On the basis of the negative findings of treatment response by using the Kane et al. criteria, it is tempting to assume that the results shed little light on the question of clozapine dose response. However, this was not the case. When we used the Kane et al. criteria, no patient responded to 100 mg/day of clozapine. Indeed, almost 50% of the patients at this dose had a worsening of their psychosis and had to be terminated from this phase of the study. In contrast, only 9% of the patients were terminated from the 300-mg/day dose, whereas 4% were terminated from the 600 mg/day dose for a worsening of their psychosis. On the basis of the ANOVA results of both the 16- and 48-week data sets, we were able to conclude that there was a statistically significant dose response. In the case of the 16-week data, there was a significant difference between 600-mg/day response and response from the other two doses; however, in the 48-week data set, the 300-mg/day and 600-mg/day responses were equivalent; both were better than the 100-mg/day response. The small group size precluded the establishment of any relationships between clozapine blood levels and clozapine response. However, all patients who did respond had blood levels in the range of 350 ng/ml of clozapine. Notably, one subject required 900 mg/day to reach this value.
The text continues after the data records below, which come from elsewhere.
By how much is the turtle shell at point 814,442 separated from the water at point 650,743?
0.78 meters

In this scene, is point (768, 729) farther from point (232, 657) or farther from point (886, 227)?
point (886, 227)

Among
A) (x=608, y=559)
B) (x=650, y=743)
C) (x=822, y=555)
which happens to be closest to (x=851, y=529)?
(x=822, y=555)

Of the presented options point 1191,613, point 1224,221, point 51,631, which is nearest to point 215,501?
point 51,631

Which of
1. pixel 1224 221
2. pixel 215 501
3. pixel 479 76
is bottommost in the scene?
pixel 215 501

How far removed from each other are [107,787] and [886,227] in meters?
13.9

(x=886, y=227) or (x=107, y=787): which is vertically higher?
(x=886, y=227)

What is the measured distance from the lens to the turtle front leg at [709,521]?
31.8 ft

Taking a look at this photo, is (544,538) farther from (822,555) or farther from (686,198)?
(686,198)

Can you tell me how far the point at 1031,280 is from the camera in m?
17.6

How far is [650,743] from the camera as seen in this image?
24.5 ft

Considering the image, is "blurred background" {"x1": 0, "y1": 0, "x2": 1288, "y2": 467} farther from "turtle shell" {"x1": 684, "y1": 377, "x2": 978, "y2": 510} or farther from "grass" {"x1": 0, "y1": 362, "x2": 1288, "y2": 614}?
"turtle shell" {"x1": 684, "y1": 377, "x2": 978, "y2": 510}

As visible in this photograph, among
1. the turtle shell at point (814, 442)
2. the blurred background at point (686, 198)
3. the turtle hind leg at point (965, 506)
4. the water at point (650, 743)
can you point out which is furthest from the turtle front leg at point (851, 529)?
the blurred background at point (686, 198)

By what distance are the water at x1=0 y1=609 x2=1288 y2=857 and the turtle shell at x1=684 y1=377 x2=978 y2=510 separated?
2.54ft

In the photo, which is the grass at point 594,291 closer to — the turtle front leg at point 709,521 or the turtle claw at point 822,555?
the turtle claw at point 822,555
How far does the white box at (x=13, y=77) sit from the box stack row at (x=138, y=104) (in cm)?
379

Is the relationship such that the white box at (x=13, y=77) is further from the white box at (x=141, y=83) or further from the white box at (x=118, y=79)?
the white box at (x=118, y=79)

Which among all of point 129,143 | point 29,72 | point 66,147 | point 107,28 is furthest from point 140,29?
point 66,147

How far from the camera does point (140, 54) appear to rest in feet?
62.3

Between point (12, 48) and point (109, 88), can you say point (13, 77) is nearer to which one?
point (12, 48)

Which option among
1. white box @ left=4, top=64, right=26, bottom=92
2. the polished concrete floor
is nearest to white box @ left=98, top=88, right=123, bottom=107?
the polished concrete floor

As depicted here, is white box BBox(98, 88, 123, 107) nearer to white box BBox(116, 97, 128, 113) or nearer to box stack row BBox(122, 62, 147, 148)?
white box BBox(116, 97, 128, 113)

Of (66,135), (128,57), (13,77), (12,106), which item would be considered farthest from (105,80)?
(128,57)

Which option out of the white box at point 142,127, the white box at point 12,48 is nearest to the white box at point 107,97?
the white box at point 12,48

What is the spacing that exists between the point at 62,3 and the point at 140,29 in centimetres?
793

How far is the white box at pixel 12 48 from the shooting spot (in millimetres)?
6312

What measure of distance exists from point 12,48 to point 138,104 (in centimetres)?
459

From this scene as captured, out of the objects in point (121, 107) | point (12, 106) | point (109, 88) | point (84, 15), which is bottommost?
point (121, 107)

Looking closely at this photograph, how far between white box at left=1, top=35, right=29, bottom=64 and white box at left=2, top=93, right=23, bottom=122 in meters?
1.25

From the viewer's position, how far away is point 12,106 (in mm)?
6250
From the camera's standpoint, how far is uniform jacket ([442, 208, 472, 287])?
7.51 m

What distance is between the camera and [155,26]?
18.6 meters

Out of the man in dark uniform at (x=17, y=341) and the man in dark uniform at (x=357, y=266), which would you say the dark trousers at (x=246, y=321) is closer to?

It is interesting that the cross-sectional 16-week analysis yielded more statistically powerful findings of a dose effect than was found in the 48-week crossover analysis. In general, when patients are used as their own control subjects in a repeated-measures design, the dose response effect is stronger. However, with this data set, the crossover design introduced uncontrolled sources of variance, such as carryover effects from the previous dose and time, and these could not be systematically partitioned in our analysis. Nonetheless, we are not aware of any other multiple-dose, double-blind studies. A recent 12-week, double-blind clozapine study investigated patients with low (50–150 ng/ml), medium (200–300 ng/ml), or high (350–450 ng/ml) blood levels of clozapine that were achieved with mean doses of 165, 373, and 511 mg/day, respectively
(19). This study suggests that therapeutic blood levels are higher than 250 ng/ml (mean dose=373 mg/day) when using equally divided doses and blood drawn approximately 12 hours after the last dose. Prior studies using an evening dose or blood drawn in less than 12 hours after clozapine administration recommended higher blood levels. Hasegawa et al.
(20) recommended 370 ng/ml (mean dose=385 ng/ml), Perry et al.
(21) recommended 350 ng/ml (mean dose=384 mg/day), Potkin et al.
(22) recommended 420 mg/ml (mean dose=400 mg/day), and Kronig et al.
(23) recommended 350 ng/ml (mean dose=484 mg/day). Therefore, it appears that the average patient needs to be treated with at least 300–600 mg/day of clozapine to achieve a therapeutic response. It is also clear that some patients need higher doses to obtain this response.